Semi-Supervised Treatment Effect Estimation with Unlabeled Covariates via Generalized Riesz Regression
Masahiro Kato
TL;DR
The paper tackles semisupervised causal inference by estimating the average treatment effect (ATE) when unlabeled covariates are available. It derives semiparametric efficiency bounds for both one-sample (censoring) and two-sample (case-control) data and constructs asymptotically efficient estimators based on Neyman orthogonal scores, with nuisance components estimated through generalized Riesz regression. Generalized Riesz regression enables end-to-end estimation of the Riesz representer using both labeled and unlabeled covariates, leading to variance reductions particularly in the (τ0(X) − τ0)^2 term and under covariate-shift settings. The authors analyze asymptotic properties under cross-fitting and extend the framework to the regime of infinitely many unlabeled data, linking to covariate shift adaptation and PU learning, thereby unifying several strands of semi-supervised and off-policy estimation. The practical impact is improved precision for ATE in settings where unlabeled covariates are abundant and labeling is costly.
Abstract
This study investigates treatment effect estimation in the semi-supervised setting, where we can use not only the standard triple of covariates, treatment indicator, and outcome, but also unlabeled auxiliary covariates.
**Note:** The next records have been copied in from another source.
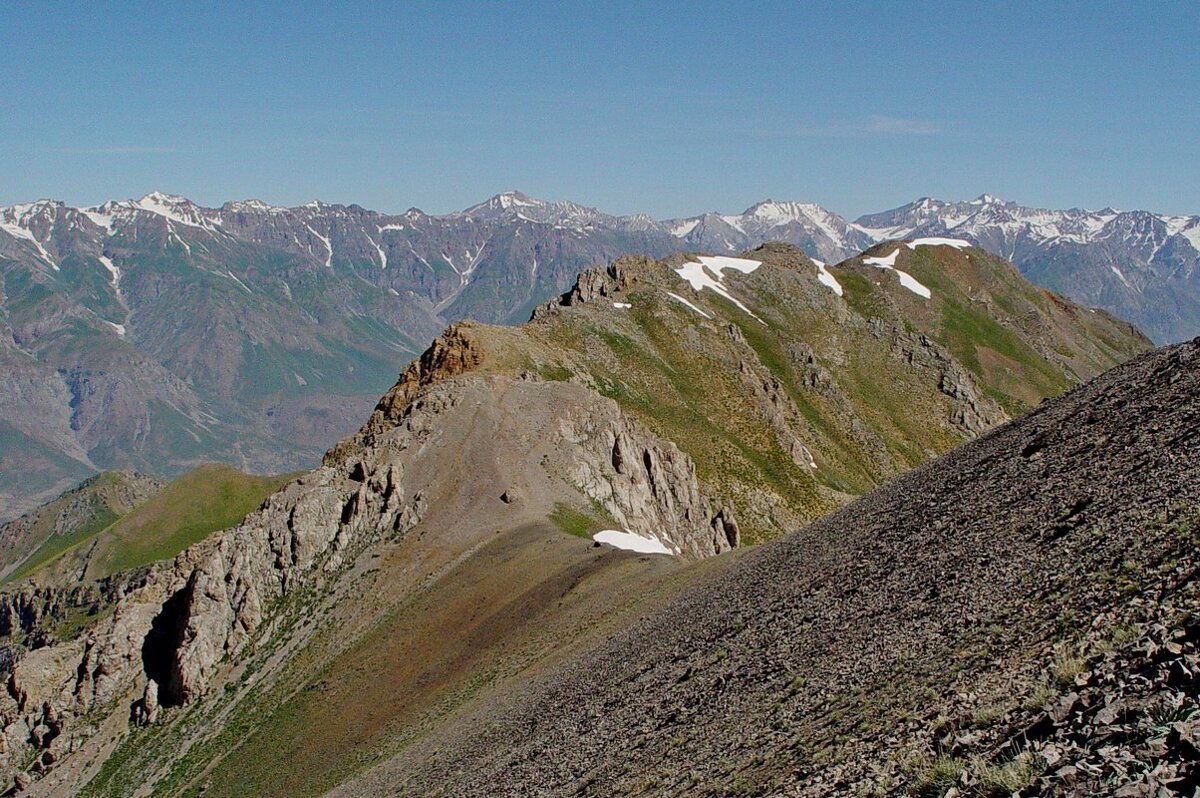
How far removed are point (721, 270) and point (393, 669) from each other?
110m

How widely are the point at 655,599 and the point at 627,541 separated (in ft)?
58.8

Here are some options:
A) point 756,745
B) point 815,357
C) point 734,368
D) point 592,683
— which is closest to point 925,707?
point 756,745

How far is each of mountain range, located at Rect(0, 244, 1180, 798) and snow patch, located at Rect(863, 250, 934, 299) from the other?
45619mm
For this problem, we develop efficiency bounds and efficient estimators whose asymptotic variance aligns with the efficiency bound. In the analysis, we introduce two different data-generating processes: the one-sample setting and the two-sample setting. The one-sample setting considers the case where we can observe treatment indicators and outcomes for a part of the dataset, which is also called the censoring setting. In contrast, the two-sample setting considers two independent datasets with labeled and unlabeled data, which is also called the case-control setting or the stratified setting. In both settings, we find that by incorporating auxiliary covariates, we can lower the efficiency bound and obtain an estimator with an asymptotic variance smaller than that without such auxiliary covariates.